The Mtunbawe reef at the Chale Marine Park is an underwater oasis abundant with fish life and offering divers the chance to see rarely spotted marine life.
The weedy scorpion fish, or to give it its proper name, the rhinopias frondosa, is one of these rare finds. It is a distinctive looking fish belonging to the scorpaenidae family. It is covered in weed-like appendages with an upturned mouth, tentacles on the nose and skin flaps covering its body. Weedy scorpion fish are an uncommon, colourful sight, usually found on the reef or rubble surrounding corals. They often appear entirely still.

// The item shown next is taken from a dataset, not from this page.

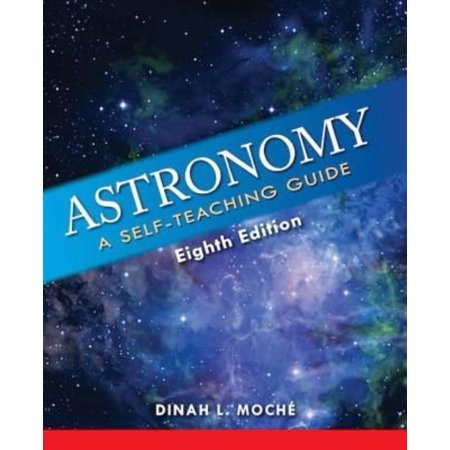 Astronomy  A Self Teaching Guide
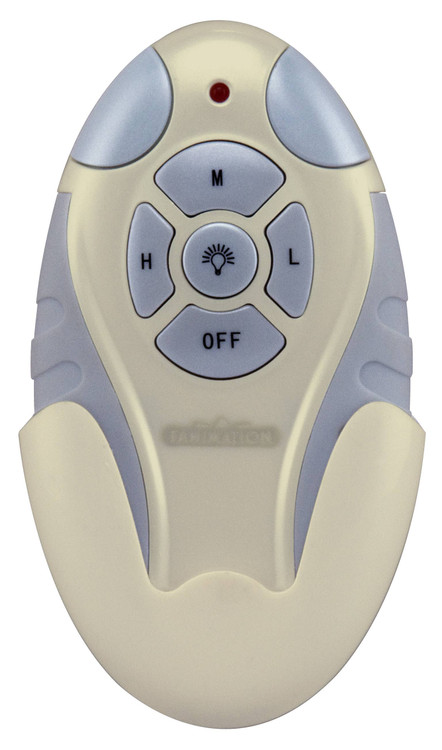 Fanimation CRL4LA Remote Control for Fan & Light with Learn Rec. (3-Speed/Non-Rev) in Light Almond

Weedy scorpion fish are poor swimmers and tend to hop or crawl on their pelvic fins instead of swimming, before wedging themselves into strategic positions and laying in wait for their prey. They feed on concentrations of small fish.
Another gem of the waters at Chale is the paddle flap scorpion fish, or the rhinopias eschmeyeri. Unlike its weedy scorpion cousin, the paddle flap scorpion fish can walk. Although they are also able to swim, they tend to ‘walk’ around using their pectoral fins, which give the appearance of walking. Paddle flap scorpion fish are equally colourful creatures that blend in with their environment with a preference for laying motionless, ready to ambush their unsuspecting prey.
It is unusual for the weedy scorpion fish and the paddle flap scorpion fish to inhabit the same area for months at a time, adding to the uniqueness of a dive at Chale.